Community Action for a Renewed Environment (CARE)
Grace Hill Clean Air Project
Fall 2007
About CARE
Community Action for a Renewed Environment (CARE) is an EPA technical assistance and grant program that offers an innovative way for a community to organize and take action to reduce toxic pollution in the local environment.
Level I, Level II Grants
Awarded at two monetary levels, over two years, CARE grants help communities tackle their problems using a four-step process (see diagram below). Level I grants (up to $100,000) enable communities to progress through the first two steps, which are: 1) build a broad-based partnership and 2) identify a range of environmental problems and solutions. Level II grants (up to $300,000) fund the next two steps, which are: 3) take action to reduce risks and 4) become self-sustaining.
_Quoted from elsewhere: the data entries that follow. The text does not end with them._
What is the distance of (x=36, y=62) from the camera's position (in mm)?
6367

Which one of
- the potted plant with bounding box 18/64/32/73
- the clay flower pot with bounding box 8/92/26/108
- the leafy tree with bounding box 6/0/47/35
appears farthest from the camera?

The Grace Hill Clean Air Project (GHCAP) involves the St. Louis neighborhoods located along the west side of the Mississippi River to the north of the city and adjacent to downtown St. Louis to the south. This area is primarily low-income, ethnically and racially diverse, bisected by highways, and interspersed with industry. Approximately 20 percent of the areas population earns less than $10,000 per year, and many individuals lack a high school diploma and are considered single heads-of-households.
GHCAP is an outgrowth of the Community Air Project (CAP), which was founded in 2000 to identify and address environmental issues in the area. CAP identified air quality as the communitys primary environmental health concern, conducted air monitoring, identified air pollutants as the highest priority, and developed a portfolio of projects to reduce these pollutants. With CARE Level II funding, GHCAP is able to implement projects identified by CAP, continue building additional partnerships, and increase community involvement.
Step 1: Joining Together
With its clear objectives and dedicated staff first established under CAP, GHCAP received a CARE Level II grant and has retained CAPs original partners, as well as attracted numerous businesses, organizations, and agencies as new partners. GHCAP maintains strong community involvement through meetings, activities, and events, and the project conducts quarterly stakeholder meetings and interim meetings to report on the status of efforts involving partners and community members.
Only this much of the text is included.